LCD driver: What changes in 3-D mode?

Discussion in 'General Electronics Chat' started by Alper özel, Dec 11, 2015.

  1. Alper özel

    Thread Starter New Member

    Dec 11, 2015

    • We know that a system needs high data transfer speed if it works with +120 Hz refresh rate and +1080p resolution(This mostly requires DVI dual link).
    • We know that in a 3-D system with shutter, the method is to flash for Right and Left eye arbitrary.
    For right eye, shutter shuts the left eye and display shows the image for right eye and then for the left eye, shutter shuts the right eye and opens up the left eye and display shows for the left eye and on and on goes like this. This is how 3-D visual is done with shutter.

    Now, there are several 3-D systems out there in the market. The most popular one is lightboost setup:
    As the lightboost released on the market many monitor vendors also released +120 Hz monitors with lightboost support(such as VG248QE the most popular one).

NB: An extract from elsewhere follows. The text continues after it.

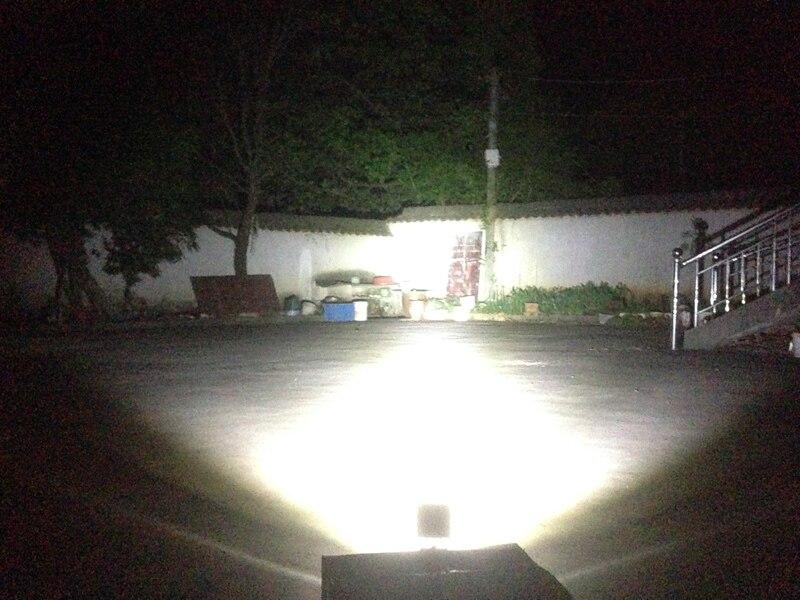 Illuminazione Esterna Lanterna : Portatile di emergenza a led ispezione manutenzione riparazione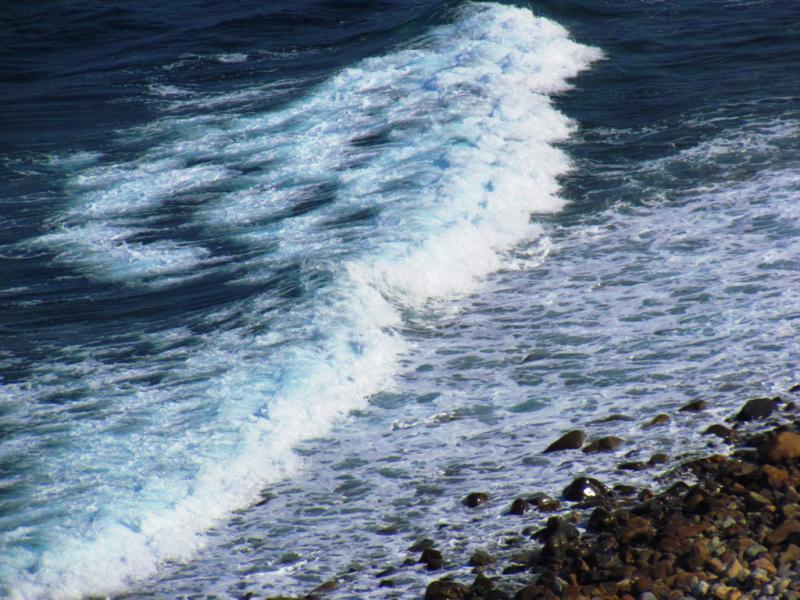 長目の浜 の波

    Before I reveal my question, I feel like I have to explain technical details of DVI dual link and LCD driver a little bit. There are some missing parts of them which I could not understand.

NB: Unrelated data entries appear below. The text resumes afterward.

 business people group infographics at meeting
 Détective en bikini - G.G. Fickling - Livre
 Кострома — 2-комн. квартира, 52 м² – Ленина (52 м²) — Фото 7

    This is DVI dual link pinouts:
    I found this on the adress:

    explained as follows:
    The DVI connector is divided mainly into three areas:

    • TMDS. (Transition Minimized Differential Signaling) or Transition Minimized Differential Signal similar to communication systems balanced. Marked on the figure by the brown color has four twisted pair cables one for each primary color video red, green and blue. Each two pairs have a mass of specific protection marked in dark brown. The video signal is synchronized with a pair of twisted wires in light brown line has its own mass. With a video link can transmit high-definition HDTV signal (1920 × 1080) at 60 Hz (139 MHz) for better definitions and better refresh the DVI connector includes a second link in combination with the former provides resolutions higher than HDTV HDTV (1920 × 1080) at 85 Hz (2 × 126 MHz) or WQXGA (2560 × 1600) at 60 Hz (2 × 135 MHz), among others.
    • Pug & Play. Marked in blue has a number of lines that highlight the DDC (Display Data Channel), serial connection with pin I2C Bus SDA (data) and SCL (clock). Are used to detect and display settings when connecting to a computer.
    • Analog. Analog system, marked in green features a pin (pin) for each RGB primary color red, green and blue analog sync with the digital connector makes it compatible with the analog system, reaching a bandwidth of 400 MHz
    So, 3-D visualization method seems not that hard. Send the pixel datas for Left eye than send the datas for Right eye and on... Communication protocol also seems not that hard! You simply send the datas not encapsulated as you can see below:
    As you see, with DVI, we send datas bit by bit and the LCD driver of the monitor decodes received data. So, my question is this: Why do I need lightboost(Or any other 3-D vision product)? What lightboost(3-D stereo feature of it) actually does? Why don't we just use the same communication with monitor and simply send preconstructed Left and Right pixel datas to the monitor and then it decodes the data and do the same job as in lightboost?

    To open up my question a bit more, I have to indicate where my question actually relies. It is between the graphic board and the monitor. You see, lightboost requires both graphic board and monitor lightboost compitable. What does it mean? In lightboost 3-D mode, does communication between graphic board and the monitor change? If so, why? Why doesn't the graphic card first construct 3-D content and send them in the same way before? For instance, when try to use lightboost on some other machine with old graphic cards, I get the warning that the graphic card does not have 3-D stereo feature. If 3-D content is already prepeared(like 3-D movie or anmation), why can't I use any graphic card(which can drive 120 Hz 1080p) to send them to the monitor? After all, the method looks simple:

    (1)drive pixels with left eye data, then strobe backlight

    (2)drive pixels with right eye data, then strobe backlight

    then it goes like 1,2,1,2,1,2,1,2,1,2,1,2,1,2,1,2....

    Why do I need 3-D stereo? What 3-D stereo feature does? How it effects the communication between the monitor and the graph card? Are there primarily differences in the hardware structures of graphic cards which have 3-D stereo feature and which don't have? If there are, what are they? I firstly, wonder about these. I could not reach any detailed documentation about the topic.

    Secondly, say it has to be done in that way, communication between the monitor and the G.board(via DVI dual link) has to change in 3-D mode. Then why is that?What changes? In what way they manage to switch to 3-D mode? I firstly, want to know the reason for this and secondly, what is the method for this.

    Thank you already.
  2. sailorjoe


    Jun 4, 2013
    Alper, perhaps this article will answer your questions. There's more going on here than just double frame rates. There's also some of the technology that's likely proprietary and therefore not widely revealed.
    See if this answers most of your questions.